Scene-based reasoning records
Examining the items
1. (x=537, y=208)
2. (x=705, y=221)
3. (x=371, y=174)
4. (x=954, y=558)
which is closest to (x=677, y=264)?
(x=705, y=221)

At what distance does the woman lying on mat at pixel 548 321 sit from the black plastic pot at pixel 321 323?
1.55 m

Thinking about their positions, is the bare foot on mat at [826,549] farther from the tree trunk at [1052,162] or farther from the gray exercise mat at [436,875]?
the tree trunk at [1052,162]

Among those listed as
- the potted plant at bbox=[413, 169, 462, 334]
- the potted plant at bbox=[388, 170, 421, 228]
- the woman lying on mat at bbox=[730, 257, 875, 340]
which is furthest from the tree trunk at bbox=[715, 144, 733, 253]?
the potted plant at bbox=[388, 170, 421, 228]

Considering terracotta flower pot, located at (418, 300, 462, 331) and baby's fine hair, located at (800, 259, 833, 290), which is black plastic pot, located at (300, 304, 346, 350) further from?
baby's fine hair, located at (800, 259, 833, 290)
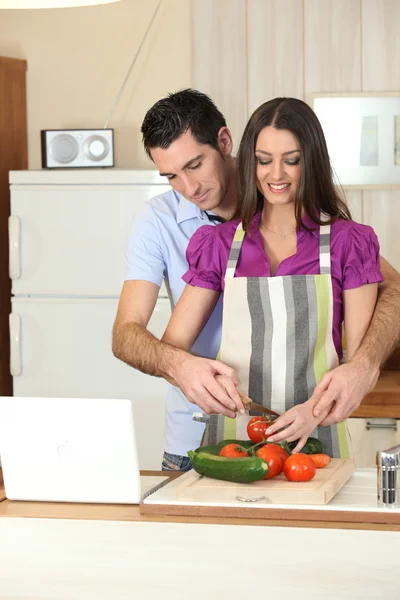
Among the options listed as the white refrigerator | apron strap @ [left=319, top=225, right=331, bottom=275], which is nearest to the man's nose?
apron strap @ [left=319, top=225, right=331, bottom=275]

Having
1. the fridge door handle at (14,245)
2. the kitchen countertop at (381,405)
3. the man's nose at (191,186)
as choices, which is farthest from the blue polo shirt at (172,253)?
the fridge door handle at (14,245)

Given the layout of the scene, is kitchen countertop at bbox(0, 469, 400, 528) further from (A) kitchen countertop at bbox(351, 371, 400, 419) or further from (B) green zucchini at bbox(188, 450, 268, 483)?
(A) kitchen countertop at bbox(351, 371, 400, 419)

• **WHAT IS EXPECTED**
Convert the material from the line with "Given the layout" through the end of the material into a Markdown table with the columns Row and Material line. Omit any blank lines.

• **TASK RESPONSE**
| Row | Material line |
|---|---|
| 1 | Given the layout of the scene, is kitchen countertop at bbox(0, 469, 400, 528) further from (A) kitchen countertop at bbox(351, 371, 400, 419) or further from (B) green zucchini at bbox(188, 450, 268, 483)? |
| 2 | (A) kitchen countertop at bbox(351, 371, 400, 419) |